|   | Shebang: 
        Wolfgang Pauli. Pais: [A smile]
 Shebang: 
        We haven't talked about him. You write so well about him, about his science, 
        his personality, and his fascination with psychology and his connection 
        with Jung.
 Pais: We had big fights, 
        Pauli and I, because I am anti-Jung, and pro-Freud, and he was just the 
        other way around. So in 1950 I visited Pauli for a week, stayed in his 
        home, and he gave me a book. And the book is one of the volumes of Jung's 
        Collected Works. And it says '...Seinem jungen Freund Pais, als Gegenwicht 
        gegen Freud'. ... To 
        his young friend Pais, as a counterweight to Freud.
 Shebang: Do 
        you mind explaining why you're anti-Jung and pro-Freud?
 Pais: Because I think 
        Jung is a fraud.
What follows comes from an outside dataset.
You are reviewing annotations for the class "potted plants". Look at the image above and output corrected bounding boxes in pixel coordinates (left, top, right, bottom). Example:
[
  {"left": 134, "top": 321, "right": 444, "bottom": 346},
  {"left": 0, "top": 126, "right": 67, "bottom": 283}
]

Jung is a charlatan. He makes assumptions that cannot 
        be proved. The thing about Freud is, I don't think Freud is right. But 
        Freud has a scientific style. He says, 'Here are my assumptions. This 
        is what I deduced from my assumptions'. That's what I like about Freud 
        and Jung is not that way. I read most of Freud when I was about twenty. 
        Then I said, 'Now I must read Jung'. I had to give up. Then I read a little 
        Adler, which I didn't like much either.
 Shebang: 
        And Pauli, a certain amount has been made of this interest in psychology 
        and also the fact that he liked a drink -
 Pais: His first marriage 
        was a disaster, and that lasted only a year, and then he got into heavy 
        drinking and he was advised to get psychiatric help.
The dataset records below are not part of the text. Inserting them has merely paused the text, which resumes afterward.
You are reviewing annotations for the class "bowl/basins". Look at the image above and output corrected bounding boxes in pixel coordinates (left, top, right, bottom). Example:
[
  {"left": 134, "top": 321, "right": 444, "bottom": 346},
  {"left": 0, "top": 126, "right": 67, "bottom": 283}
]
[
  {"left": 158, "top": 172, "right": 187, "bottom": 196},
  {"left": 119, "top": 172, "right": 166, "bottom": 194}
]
 And he went to see Jung, and 
        Jung said, 'Talk to my assistant', and the assistant says, 'Why don't 
        you write down your dreams'. Pauli said, 'I will.'
 Pauli came back a year later. 
        Stack like this. The assistant looked at it, and went to Jung, and said, 
        'You've got to read this stuff. It's unbelievable, full 
        of mandalas 
        and God knows what. The number 4 played a great role in Pauli's subconscious, 
        too. And then they began to write to each other, and the correspondence 
        lasted until a month before Pauli died, and the correspondence has been 
        collected in a book. Pauli was deep into Jung, deep 
        into Jung.
 Shebang: 
        After some years at the Institute for Advanced Study in Princeton, you 
        decided not to stay there in the end.
 Pais: No, right.
 Shebang: 
        But you had been very happy there.
 Pais: I grew there, I'd 
        made in some ways my career there, I did my best scientific work there. 
        But, you know, Princeton is...One of my colleagues said, 'Ah Princeton, 
        where science flourishes and never bears fruit'. [LAUGHTER] I was at Princeton 
        from 1946 to 1963. I visited a friend and ex-teacher at Rockefeller and 
        thought, 'Gee, maybe this is the place for me'. But I travel, as you can 
        see. I am deeply committed to being an American citizen - which I became 
        - and deeply committed to being a European. It's a wonderful combination.
 Shebang: 
        You've written very touchingly about your professor, your teacher, and 
        how you saw him later.
 Pais: Uhlenbeck. Yes, 
        he was a wonderful man. I have known many great men in science, and he 
        was one of them, but none was a better teacher. He had this quiet... He 
        compelled you to listen. You see I am just an ordinary guy. When I sit 
        down in a lecture hall my mind flies out of the window. Most of the time. 
        But when Uhlenbeck talked there was something quiet and compelling about 
        it. I listened. I had to. I don't know how. But that was his great gift.
 Shebang: 
        You've also written, we think, wonderfully about Ehrenfest who also had 
        this great reputation as a teacher.
 Pais: Ja There was Boltzmann 
        who had a student called Ehrenfest. There was Ehrenfest who had a student 
        called Uhlenbeck. There was Uhlenbeck who had a student called Pais. So 
        I am the great grandson of Boltzmann.
 Shebang: 
        Of Boltzmann.
 Pais:Yes.
 Shebang: Your 
        writing, you tell other people's stories -
 Pais: Well I did write 
        my autobiography.
 Shebang: 
        Yes, but you are such a selfless person, you talk about the others -
 Pais: Well, I don't think 
        I'm all that important. I had a story to tell, a story which is not all 
        that uninteresting, but I don't go into my own deeper depths, perhaps.
 Shebang: Do you have plans for what you will 
        write next?
 Pais: I will try to do 
        something else, but this last one [this book] has just come out a couple 
        of months ago, so I need a little time to sit down and meditate.
 Shebang: And we're going to leave you to 
        have that time. This has been a treat -
 Pais: I thank you
 Shebang: Thank 
        you so much.
 Pais: It is a pleasure 
        to listen and talk and it was very nice.